Don M, Elberling C, Waring M
Scand Audiol. 1984;13(4):219-28. doi: 10.3109/01050398409042130.
Detection of an auditory brainstem response, ABR, usually relies on visual evaluation of two or more data acquisition runs of a fixed number of sweeps to determine if there is sufficient replication of the averaged waveforms to indicate a response. Visual interpretation can be difficult when the signal-to-noise ratio is poor because of either a small response or high levels of physiological background noise. Moreover, variations in the background noise from run to run can result in poor or spurious replications of component peaks and troughs in the waveform. A previous study (Elberling & Don, 1984) described a statistical approach for objective evaluation of the quality of an ABR recording. The method uses variance analysis in calculating the ratio of the magnitude of the ABR to the estimated averaged background noise. This study further applies this method to obtain a quantitative definition of the ABR threshold, to demonstrate its application in automatic threshold detection, and to estimate the number of sweeps required to reach detection criterion. Application of this method is valuable in reducing the variability of test interpretation and in maximizing the efficiency of recording ABRs by avoiding the averaging of excessive or insufficient numbers of sweeps. These improvements enhance the cost-benefit of ABR testing to the patient.

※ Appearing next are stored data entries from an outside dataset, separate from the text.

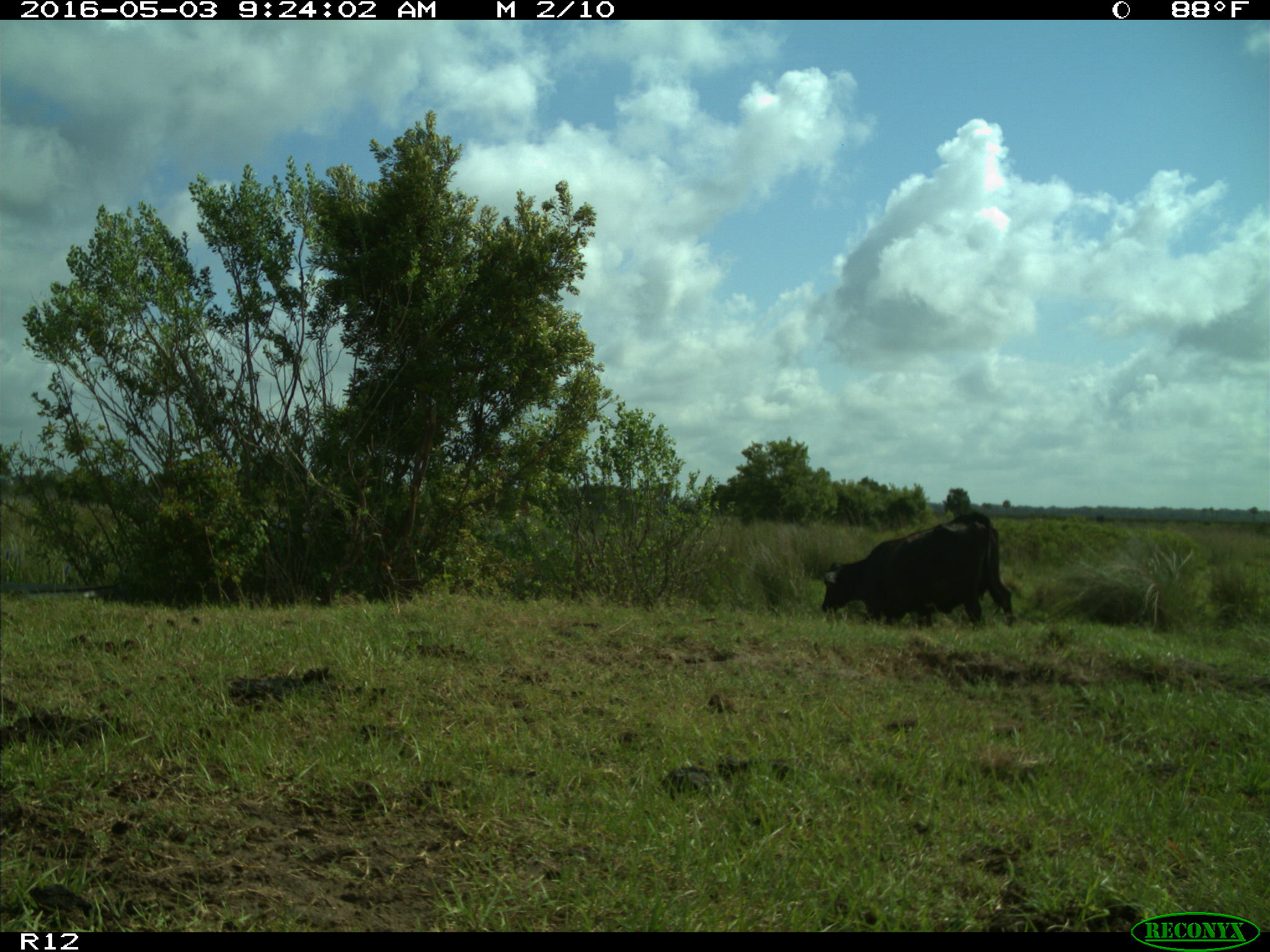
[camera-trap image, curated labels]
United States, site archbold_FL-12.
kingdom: Animalia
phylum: Chordata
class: Mammalia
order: Artiodactyla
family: Bovidae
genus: Bos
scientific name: Bos taurus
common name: domestic cow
Bos taurus (domestic cow).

听觉脑干反应(ABR)的检测通常依靠对固定次数扫描的两个或更多次数据采集运行进行视觉评估,以确定平均波形是否有足够的重复性来表明存在反应。当信噪比很差时,由于反应较小或生理背景噪声水平较高,视觉解读可能会很困难。此外,每次运行时背景噪声的变化可能会导致波形中成分峰谷的重复性差或出现虚假重复。先前的一项研究(埃尔伯林和唐,1984年)描述了一种用于客观评估ABR记录质量的统计方法。该方法在计算ABR幅度与估计的平均背景噪声之比时使用方差分析。本研究进一步应用该方法来获得ABR阈值的定量定义,展示其在自动阈值检测中的应用,并估计达到检测标准所需的扫描次数。该方法的应用对于减少测试解读的变异性以及通过避免过多或过少扫描次数的平均来最大化记录ABR的效率很有价值。这些改进提高了ABR测试对患者的成本效益。